> _YOUR TASK_:
Copy every one of the rows below word for word, changing nothing.

[Reasoning data for slide charts]
▬▬▬

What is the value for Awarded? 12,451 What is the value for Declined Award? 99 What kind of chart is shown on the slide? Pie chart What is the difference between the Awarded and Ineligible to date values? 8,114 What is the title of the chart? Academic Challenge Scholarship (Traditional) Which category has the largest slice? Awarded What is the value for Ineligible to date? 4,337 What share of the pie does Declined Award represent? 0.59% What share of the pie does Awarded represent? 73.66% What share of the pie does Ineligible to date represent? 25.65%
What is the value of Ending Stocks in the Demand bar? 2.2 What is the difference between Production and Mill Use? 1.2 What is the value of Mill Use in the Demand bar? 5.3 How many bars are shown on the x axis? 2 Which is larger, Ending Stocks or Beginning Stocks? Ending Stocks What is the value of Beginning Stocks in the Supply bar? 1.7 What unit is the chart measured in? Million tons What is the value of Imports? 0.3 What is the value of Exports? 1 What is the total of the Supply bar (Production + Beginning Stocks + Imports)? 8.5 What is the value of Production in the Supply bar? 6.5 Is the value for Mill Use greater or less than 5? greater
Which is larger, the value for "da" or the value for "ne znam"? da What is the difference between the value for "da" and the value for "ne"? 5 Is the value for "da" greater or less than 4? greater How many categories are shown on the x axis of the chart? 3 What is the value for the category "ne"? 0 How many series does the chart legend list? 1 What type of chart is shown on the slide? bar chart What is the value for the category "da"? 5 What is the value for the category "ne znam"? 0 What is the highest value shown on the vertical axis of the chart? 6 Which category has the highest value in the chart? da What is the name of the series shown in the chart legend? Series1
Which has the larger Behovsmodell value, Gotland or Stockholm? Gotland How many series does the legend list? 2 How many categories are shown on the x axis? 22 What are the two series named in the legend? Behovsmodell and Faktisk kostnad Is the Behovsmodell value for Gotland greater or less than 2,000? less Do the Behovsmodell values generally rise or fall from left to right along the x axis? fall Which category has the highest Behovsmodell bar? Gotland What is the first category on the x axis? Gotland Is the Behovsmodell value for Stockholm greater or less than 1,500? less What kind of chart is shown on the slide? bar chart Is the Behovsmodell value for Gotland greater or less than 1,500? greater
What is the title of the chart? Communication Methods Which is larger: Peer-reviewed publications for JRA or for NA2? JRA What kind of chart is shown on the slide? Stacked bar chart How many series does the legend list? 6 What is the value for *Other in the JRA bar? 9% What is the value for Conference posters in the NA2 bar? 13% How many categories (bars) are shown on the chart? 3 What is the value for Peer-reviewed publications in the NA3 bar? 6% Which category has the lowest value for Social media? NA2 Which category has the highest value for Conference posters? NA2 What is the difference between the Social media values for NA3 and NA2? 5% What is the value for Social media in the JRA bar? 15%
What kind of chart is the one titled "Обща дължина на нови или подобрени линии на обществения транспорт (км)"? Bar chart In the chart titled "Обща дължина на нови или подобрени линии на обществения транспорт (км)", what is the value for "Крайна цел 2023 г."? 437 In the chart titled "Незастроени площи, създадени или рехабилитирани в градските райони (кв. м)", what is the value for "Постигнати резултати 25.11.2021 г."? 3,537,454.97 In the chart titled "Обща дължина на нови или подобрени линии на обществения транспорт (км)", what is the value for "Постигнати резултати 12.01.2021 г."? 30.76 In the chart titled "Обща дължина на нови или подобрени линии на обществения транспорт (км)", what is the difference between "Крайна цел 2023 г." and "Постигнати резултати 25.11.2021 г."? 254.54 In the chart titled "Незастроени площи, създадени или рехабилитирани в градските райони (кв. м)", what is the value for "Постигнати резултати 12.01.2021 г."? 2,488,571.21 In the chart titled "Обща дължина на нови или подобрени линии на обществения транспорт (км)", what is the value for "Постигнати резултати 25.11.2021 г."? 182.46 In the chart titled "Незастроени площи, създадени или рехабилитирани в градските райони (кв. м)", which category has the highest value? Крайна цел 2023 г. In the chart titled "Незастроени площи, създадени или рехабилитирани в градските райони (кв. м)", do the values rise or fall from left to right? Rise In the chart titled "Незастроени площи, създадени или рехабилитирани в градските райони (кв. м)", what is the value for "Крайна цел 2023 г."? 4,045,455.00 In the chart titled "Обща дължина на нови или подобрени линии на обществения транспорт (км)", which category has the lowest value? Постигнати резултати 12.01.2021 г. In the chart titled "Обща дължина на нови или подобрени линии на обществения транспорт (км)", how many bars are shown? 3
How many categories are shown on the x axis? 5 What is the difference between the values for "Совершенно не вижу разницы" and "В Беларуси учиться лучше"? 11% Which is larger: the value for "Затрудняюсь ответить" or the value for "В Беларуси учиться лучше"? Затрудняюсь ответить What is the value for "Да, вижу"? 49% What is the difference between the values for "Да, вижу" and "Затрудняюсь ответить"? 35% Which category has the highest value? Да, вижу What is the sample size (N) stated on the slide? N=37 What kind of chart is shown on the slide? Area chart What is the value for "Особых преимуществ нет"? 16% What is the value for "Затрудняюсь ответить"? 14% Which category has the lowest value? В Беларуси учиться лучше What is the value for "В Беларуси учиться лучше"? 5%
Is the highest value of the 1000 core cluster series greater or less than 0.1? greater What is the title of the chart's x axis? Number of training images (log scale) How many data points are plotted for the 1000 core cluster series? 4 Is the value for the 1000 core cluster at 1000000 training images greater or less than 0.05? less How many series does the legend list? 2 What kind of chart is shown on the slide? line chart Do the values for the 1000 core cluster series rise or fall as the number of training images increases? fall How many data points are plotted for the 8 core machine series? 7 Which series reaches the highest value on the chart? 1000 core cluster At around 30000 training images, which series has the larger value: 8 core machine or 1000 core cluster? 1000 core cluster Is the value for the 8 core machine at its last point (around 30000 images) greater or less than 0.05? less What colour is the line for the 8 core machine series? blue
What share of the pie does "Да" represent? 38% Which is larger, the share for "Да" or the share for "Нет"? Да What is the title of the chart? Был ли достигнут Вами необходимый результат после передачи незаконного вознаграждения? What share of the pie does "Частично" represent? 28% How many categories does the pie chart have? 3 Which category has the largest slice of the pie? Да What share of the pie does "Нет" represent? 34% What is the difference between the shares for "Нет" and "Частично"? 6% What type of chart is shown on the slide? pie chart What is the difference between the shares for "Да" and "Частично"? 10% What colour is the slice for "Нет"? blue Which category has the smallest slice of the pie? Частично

▬▬▬

> _REPLY TO THE TASK_:
What is the value for Awarded? 12,451 What is the value for Declined Award? 99 What kind of chart is shown on the slide? Pie chart What is the difference between the Awarded and Ineligible to date values? 8,114 What is the title of the chart? Academic Challenge Scholarship (Traditional) Which category has the largest slice? Awarded What is the value for Ineligible to date? 4,337 What share of the pie does Declined Award represent? 0.59% What share of the pie does Awarded represent? 73.66% What share of the pie does Ineligible to date represent? 25.65%
What is the value of Ending Stocks in the Demand bar? 2.2 What is the difference between Production and Mill Use? 1.2 What is the value of Mill Use in the Demand bar? 5.3 How many bars are shown on the x axis? 2 Which is larger, Ending Stocks or Beginning Stocks? Ending Stocks What is the value of Beginning Stocks in the Supply bar? 1.7 What unit is the chart measured in? Million tons What is the value of Imports? 0.3 What is the value of Exports? 1 What is the total of the Supply bar (Production + Beginning Stocks + Imports)? 8.5 What is the value of Production in the Supply bar? 6.5 Is the value for Mill Use greater or less than 5? greater
Which is larger, the value for "da" or the value for "ne znam"? da What is the difference between the value for "da" and the value for "ne"? 5 Is the value for "da" greater or less than 4? greater How many categories are shown on the x axis of the chart? 3 What is the value for the category "ne"? 0 How many series does the chart legend list? 1 What type of chart is shown on the slide? bar chart What is the value for the category "da"? 5 What is the value for the category "ne znam"? 0 What is the highest value shown on the vertical axis of the chart? 6 Which category has the highest value in the chart? da What is the name of the series shown in the chart legend? Series1
Which has the larger Behovsmodell value, Gotland or Stockholm? Gotland How many series does the legend list? 2 How many categories are shown on the x axis? 22 What are the two series named in the legend? Behovsmodell and Faktisk kostnad Is the Behovsmodell value for Gotland greater or less than 2,000? less Do the Behovsmodell values generally rise or fall from left to right along the x axis? fall Which category has the highest Behovsmodell bar? Gotland What is the first category on the x axis? Gotland Is the Behovsmodell value for Stockholm greater or less than 1,500? less What kind of chart is shown on the slide? bar chart Is the Behovsmodell value for Gotland greater or less than 1,500? greater
What is the title of the chart? Communication Methods Which is larger: Peer-reviewed publications for JRA or for NA2? JRA What kind of chart is shown on the slide? Stacked bar chart How many series does the legend list? 6 What is the value for *Other in the JRA bar? 9% What is the value for Conference posters in the NA2 bar? 13% How many categories (bars) are shown on the chart? 3 What is the value for Peer-reviewed publications in the NA3 bar? 6% Which category has the lowest value for Social media? NA2 Which category has the highest value for Conference posters? NA2 What is the difference between the Social media values for NA3 and NA2? 5% What is the value for Social media in the JRA bar? 15%
What kind of chart is the one titled "Обща дължина на нови или подобрени линии на обществения транспорт (км)"? Bar chart In the chart titled "Обща дължина на нови или подобрени линии на обществения транспорт (км)", what is the value for "Крайна цел 2023 г."? 437 In the chart titled "Незастроени площи, създадени или рехабилитирани в градските райони (кв. м)", what is the value for "Постигнати резултати 25.11.2021 г."? 3,537,454.97 In the chart titled "Обща дължина на нови или подобрени линии на обществения транспорт (км)", what is the value for "Постигнати резултати 12.01.2021 г."? 30.76 In the chart titled "Обща дължина на нови или подобрени линии на обществения транспорт (км)", what is the difference between "Крайна цел 2023 г." and "Постигнати резултати 25.11.2021 г."? 254.54 In the chart titled "Незастроени площи, създадени или рехабилитирани в градските райони (кв. м)", what is the value for "Постигнати резултати 12.01.2021 г."? 2,488,571.21 In the chart titled "Обща дължина на нови или подобрени линии на обществения транспорт (км)", what is the value for "Постигнати резултати 25.11.2021 г."? 182.46 In the chart titled "Незастроени площи, създадени или рехабилитирани в градските райони (кв. м)", which category has the highest value? Крайна цел 2023 г. In the chart titled "Незастроени площи, създадени или рехабилитирани в градските райони (кв. м)", do the values rise or fall from left to right? Rise In the chart titled "Незастроени площи, създадени или рехабилитирани в градските райони (кв. м)", what is the value for "Крайна цел 2023 г."? 4,045,455.00 In the chart titled "Обща дължина на нови или подобрени линии на обществения транспорт (км)", which category has the lowest value? Постигнати резултати 12.01.2021 г. In the chart titled "Обща дължина на нови или подобрени линии на обществения транспорт (км)", how many bars are shown? 3
How many categories are shown on the x axis? 5 What is the difference between the values for "Совершенно не вижу разницы" and "В Беларуси учиться лучше"? 11% Which is larger: the value for "Затрудняюсь ответить" or the value for "В Беларуси учиться лучше"? Затрудняюсь ответить What is the value for "Да, вижу"? 49% What is the difference between the values for "Да, вижу" and "Затрудняюсь ответить"? 35% Which category has the highest value? Да, вижу What is the sample size (N) stated on the slide? N=37 What kind of chart is shown on the slide? Area chart What is the value for "Особых преимуществ нет"? 16% What is the value for "Затрудняюсь ответить"? 14% Which category has the lowest value? В Беларуси учиться лучше What is the value for "В Беларуси учиться лучше"? 5%
Is the highest value of the 1000 core cluster series greater or less than 0.1? greater What is the title of the chart's x axis? Number of training images (log scale) How many data points are plotted for the 1000 core cluster series? 4 Is the value for the 1000 core cluster at 1000000 training images greater or less than 0.05? less How many series does the legend list? 2 What kind of chart is shown on the slide? line chart Do the values for the 1000 core cluster series rise or fall as the number of training images increases? fall How many data points are plotted for the 8 core machine series? 7 Which series reaches the highest value on the chart? 1000 core cluster At around 30000 training images, which series has the larger value: 8 core machine or 1000 core cluster? 1000 core cluster Is the value for the 8 core machine at its last point (around 30000 images) greater or less than 0.05? less What colour is the line for the 8 core machine series? blue
What share of the pie does "Да" represent? 38% Which is larger, the share for "Да" or the share for "Нет"? Да What is the title of the chart? Был ли достигнут Вами необходимый результат после передачи незаконного вознаграждения? What share of the pie does "Частично" represent? 28% How many categories does the pie chart have? 3 Which category has the largest slice of the pie? Да What share of the pie does "Нет" represent? 34% What is the difference between the shares for "Нет" and "Частично"? 6% What type of chart is shown on the slide? pie chart What is the difference between the shares for "Да" and "Частично"? 10% What colour is the slice for "Нет"? blue Which category has the smallest slice of the pie? Частично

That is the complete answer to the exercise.